All opinions, letters, certificates and evidence mentioned above or elsewhere in this Agreement shall be deemed to be in compliance with the provisions hereof only if they are in form and substance reasonably satisfactory to counsel for the Underwriters.
8. Indemnification and Contribution.
(a) Indemnification of the Underwriters by the Company. The Company hereby agrees to indemnify and hold harmless each Underwriter, its affiliates, directors and officers and each person, if any, who controls such Underwriter within the meaning of Section 15 of the Securities Act or Section 20 of the Exchange Act, from and
against any and all losses, claims, damages and liabilities (including, without limitation, reasonable legal fees and other expenses incurred in connection with any suit, action or proceeding or any claim asserted, as such fees and expenses are incurred), joint or several, that arise out of, or are based upon, any untrue statement or alleged untrue statement of a material fact contained in the Registration Statement, the ADS Registration Statement, the 8-A Registration Statement or the Prospectus (or any amendment or supplement thereto) or any Preliminary Prospectus, or caused by any omission or alleged omission to state therein a material fact required to be stated therein or necessary in order to make the statements therein, in the light of the circumstances under which they were made, not misleading, except insofar as such losses, claims, damages or liabilities arise out of, or are based upon, any untrue statement or omission or alleged untrue statement or omission made in reliance upon and in conformity with any information furnished to the Company in writing by such Underwriter through the Representative expressly for use therein, it being understood and agreed that the only such information furnished by any Underwriter consists of the information described as such in subsection (c) below.

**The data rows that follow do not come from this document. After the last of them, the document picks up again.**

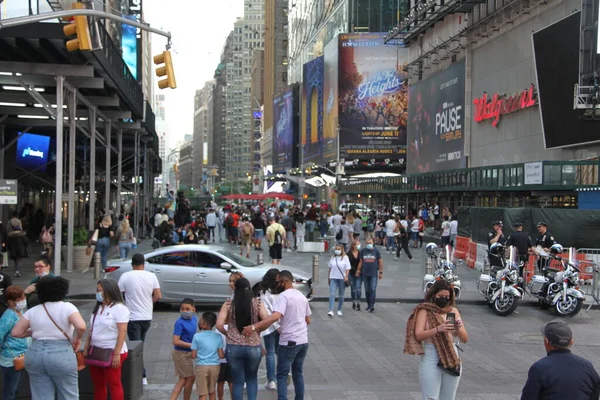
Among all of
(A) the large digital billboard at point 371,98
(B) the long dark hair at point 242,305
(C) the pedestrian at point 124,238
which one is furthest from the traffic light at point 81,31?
(A) the large digital billboard at point 371,98

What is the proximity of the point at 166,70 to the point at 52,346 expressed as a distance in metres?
8.43

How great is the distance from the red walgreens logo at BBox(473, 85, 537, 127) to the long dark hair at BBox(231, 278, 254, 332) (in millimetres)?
32058

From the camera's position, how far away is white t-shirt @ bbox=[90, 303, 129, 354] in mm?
7234

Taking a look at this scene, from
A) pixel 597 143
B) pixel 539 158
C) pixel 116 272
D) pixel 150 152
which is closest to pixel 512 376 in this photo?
pixel 116 272

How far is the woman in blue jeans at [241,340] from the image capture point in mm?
7578

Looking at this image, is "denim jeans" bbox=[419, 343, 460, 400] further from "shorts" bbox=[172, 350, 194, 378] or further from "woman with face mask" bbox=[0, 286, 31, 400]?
"woman with face mask" bbox=[0, 286, 31, 400]

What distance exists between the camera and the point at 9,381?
728 cm

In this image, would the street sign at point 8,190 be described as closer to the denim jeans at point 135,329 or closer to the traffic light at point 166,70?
the traffic light at point 166,70

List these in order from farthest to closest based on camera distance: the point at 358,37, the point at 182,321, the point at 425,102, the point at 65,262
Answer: the point at 358,37 < the point at 425,102 < the point at 65,262 < the point at 182,321

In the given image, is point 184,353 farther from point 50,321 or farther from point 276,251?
point 276,251

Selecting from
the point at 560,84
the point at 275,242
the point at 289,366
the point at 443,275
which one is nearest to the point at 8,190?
the point at 275,242

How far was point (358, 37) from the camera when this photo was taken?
82.3 metres

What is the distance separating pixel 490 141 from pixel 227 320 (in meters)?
38.4

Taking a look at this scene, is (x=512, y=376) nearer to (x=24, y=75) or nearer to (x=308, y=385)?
(x=308, y=385)
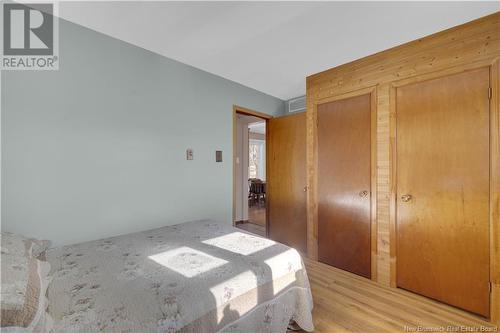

(b) Indemnification of the Underwriters by the Selling Shareholders. Each of the Selling Shareholders severally in proportion to the number of Shares to be sold by such Selling Shareholder hereunder agrees to indemnify and hold harmless each Underwriter, its affiliates, directors and officers and each person, if any, who controls such Underwriter within the meaning of Section 15 of the Securities Act or Section 20 of the Exchange Act, from and against any and all losses, claims, damages and liabilities (including, without limitation, reasonable legal fees and other expenses incurred in connection with any suit, action or proceeding or any claim asserted, as such fees and expenses are incurred), joint or several, that arise out of, or are based upon, any untrue statement or alleged untrue statement of a material fact contained in the Registration Statement, the ADS Registration Statement, the 8-A Registration Statement or the Prospectus (or any amendment or supplement thereto) or any Preliminary Prospectus, or caused by any omission or alleged omission to state therein a material fact required to be stated therein or necessary to make the statements therein, in the light of the circumstances under which they were made, not misleading, in each case to the extent that such untrue statement or alleged untrue statement or omission or alleged omission was made in reliance upon and in conformity with any information relating to such Selling Shareholder furnished to the Company in writing by such Selling Shareholder expressly for use therein. Notwithstanding the foregoing provision, the aggregate amount of each Selling Shareholder’s indemnity obligations under this Section 8(b) shall not exceed an amount equal to the gross proceeds received by such Selling Shareholder from the sale of ADSs (including Optional ADSs) pursuant to this Agreement.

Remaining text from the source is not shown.